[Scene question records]
* * * * * * * * *

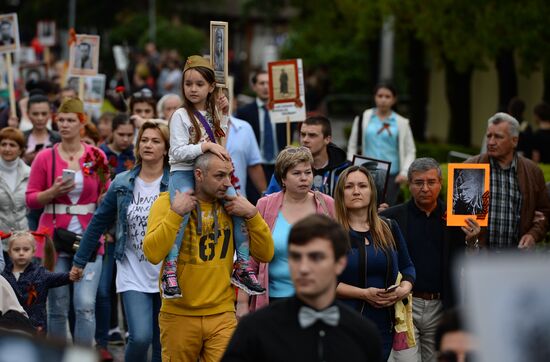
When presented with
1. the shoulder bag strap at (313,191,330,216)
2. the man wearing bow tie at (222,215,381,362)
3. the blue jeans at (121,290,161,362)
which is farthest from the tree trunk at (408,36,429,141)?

* * * * * * * * *

> **PROBLEM STATEMENT**:
Copy every line of the records above verbatim, omitting the pictures.

> **TASK OUTPUT**:
When presented with
1. the shoulder bag strap at (313,191,330,216)
2. the man wearing bow tie at (222,215,381,362)
3. the blue jeans at (121,290,161,362)
which is farthest from the tree trunk at (408,36,429,141)?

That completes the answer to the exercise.